As a practical matter, it made little difference. All this correspondence took place in August, 2013. The employee filed the grievance in July of the next year—way past either deadline. Nevertheless, the Commissioner’s decision is important because it shows us how the “informal process” affects grievance timelines. But note: many districts have now adopted a version of DGBA (Local) that specifically says that the “informal process” does not extend grievance timelines. In fact, this district has now adopted that policy, but it was not in effect at the time of this grievance.
The Pay Cut
What about the pay cut? The letter from the superintendent in August, 2013, warned of a pay cut to take place the following school year. Another letter, in February, 2014, was explicit: she was told that her salary for the next year would be somewhere between $53,957 and $75,283. Even that higher figure was a pay cut. Then in July, 2014, the superintendent sent a third letter that advised that he would recommend to the board that the employee’s salary be $64,620 with no more car allowance. Big pay cut.

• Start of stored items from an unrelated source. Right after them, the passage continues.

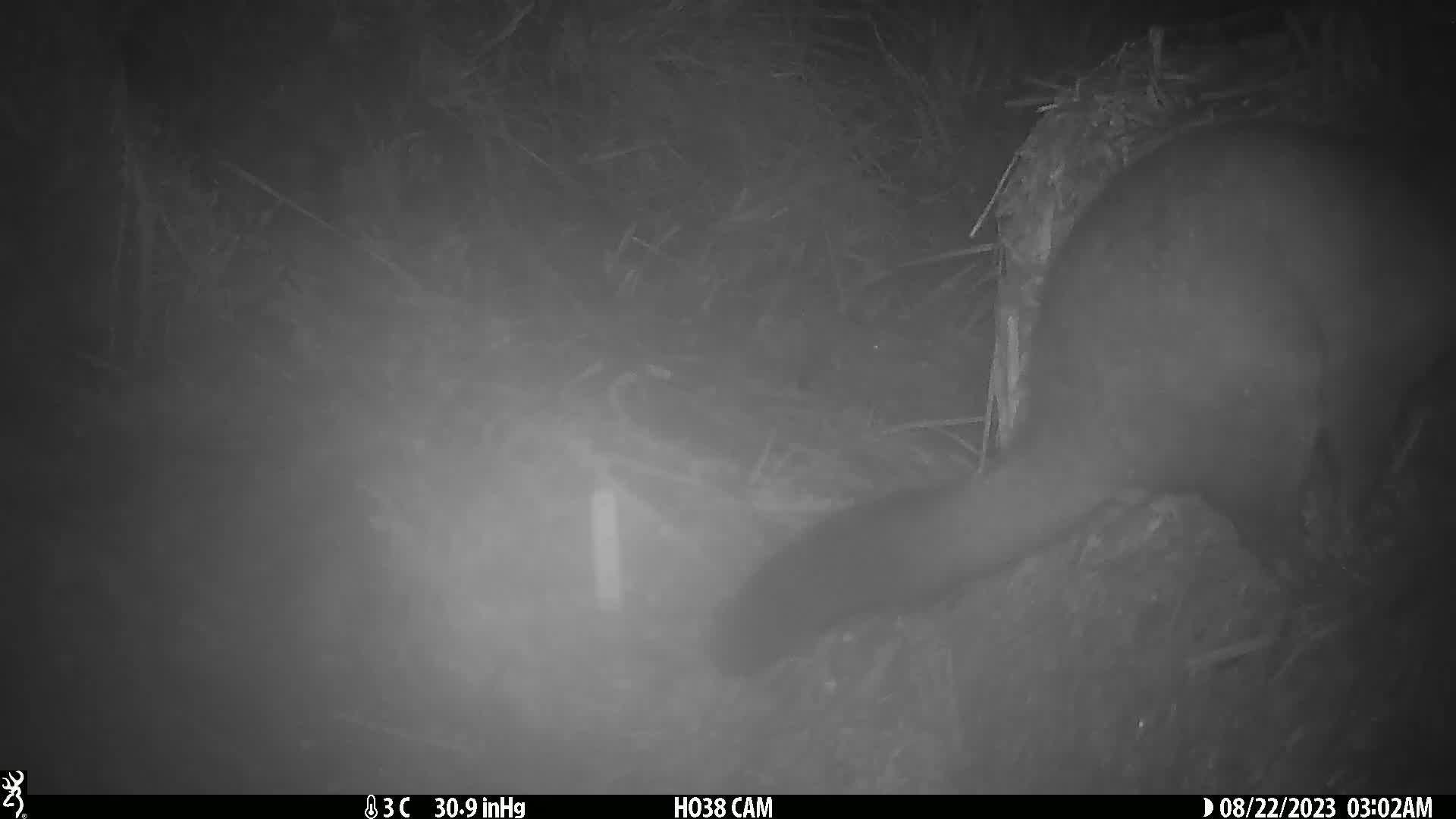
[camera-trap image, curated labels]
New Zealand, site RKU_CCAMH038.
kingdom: Animalia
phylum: Chordata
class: Mammalia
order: Diprotodontia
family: Phalangeridae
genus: Trichosurus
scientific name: Trichosurus vulpecula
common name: common brushtail possum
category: possum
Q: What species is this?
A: Possum (common brushtail possum) (Trichosurus vulpecula).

The employee filed her grievance after receipt of that third letter, but the Commissioner held that she was actually premature. She did not have a final decision to complain of until the board met and adopted the superintendent’s recommendation. That did not happen until August 21, 2014. Her grievance was timely as long as it was filed within 15 days of that date—which pushes us into September. So the grievance about the pay cut was timely.
The Resignation Deadline
Sharp readers (and that’s about 96.2% of you) are now thinking: “She’s going to win!” After all, the final decision to cut her pay happened way past the penalty-free resignation date. Schools can cut an employee’s pay from one year to the next, but only if they give the employee fair notice prior to the date when they can resign without penalty. That date is 45 days prior to the first day of instruction, so it’s usually in the first half of July. This lady got word of the final decision in August, and filed a timely grievance over it. So she wins….right?
Wrong. The Commissioner said that the grievance timeline was triggered by the final action of the board. But that February letter from the superintendent gave the employee fair notice well before the penalty free date. In accordance with earlier decisions, the Commissioner held that “fair notice” means that the notice must be “formal” and “specific.”

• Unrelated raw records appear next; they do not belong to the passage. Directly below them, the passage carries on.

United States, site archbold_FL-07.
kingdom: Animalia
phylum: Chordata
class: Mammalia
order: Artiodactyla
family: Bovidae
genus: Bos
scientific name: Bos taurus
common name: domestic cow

The February letter from the superintendent met both of those standards. Since it came from the superintendent, and was in writing, it was “formal.” And since it included a specific number that the salary might be reduced to, it was “specific.” The act that it did not specify her salary, and only provide a range (and a pretty big one) was inconsequential. The Commissioner: “Thus, the fact that Respondent only gave Petitioner a $21,326 range that her salary could be within does not render the notice too vague” to meet the legal standard.
Management triumphs once again. The case is Worthy v. Port Arthur ISD, decided by the Commissioner on September 29, 2015. The Docket Number is 016-R10-12-2014.
DAWG BONE: LOTS TO LEARN FROM THIS ONE.